Raw linseed oil in its natural state is a dark amber to greenish-yellow color. Placed in a clear glass jar in a window that gets a lot of sun, it will bleach to a light straw color inside six months. Linseed oil never quite becomes water-clear, which accounts in part for the widespread use of safflower oil as a vehicle by paint makers whose customers presumeably balk at whites that are not "pure" or blues slightly "turned" by the color of a vehicle that's not water-clear. However, linseed oil produces paint films unquestionably stronger and more flexible than those of any other drying oil, bar none.
A painting made with sun-bleached linseed oil and well cared for will not darken or yellow appreciably after several decades. However, if the painting is stored in the dark, it may darken and yellow within a fairly short time (humidity exacerbates the change). It will soon return to its original state when returned to display in ample ambient sunlight.

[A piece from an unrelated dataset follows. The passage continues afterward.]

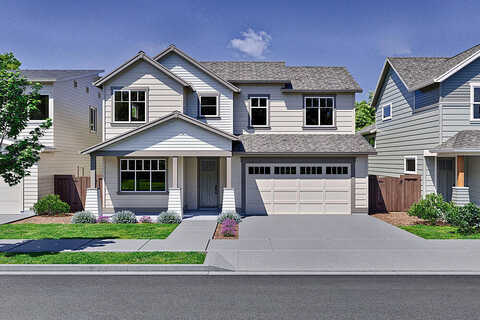 Ne Whistle Way, Prineville, OR 97754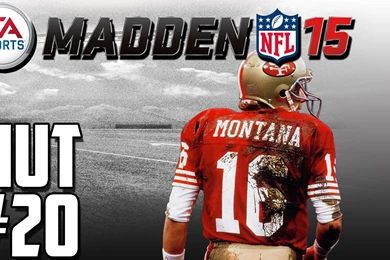 Madden NFL 15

This bleaching/darkening cycle is a normal aspect of oil paintings. Eventually, at some point several decades into the aging of the paint films the reversability of such yellowing ceases as a consequence of ongoing chemical reactions, and aged films become more transparent, as well as "yellower" with advancing age. In short, it is inevitable that oil paintings yellow as they age, but marked changes pretty much occur when the painter and his patrons have long ceased caring . . .
If ultimate permanence is the painter's goal, oil paint is not actually the very best choice. Watercolors remain unchanged by aging. Encaustic, egg tempera and buon fresco also have a much better record for unchanging permanence.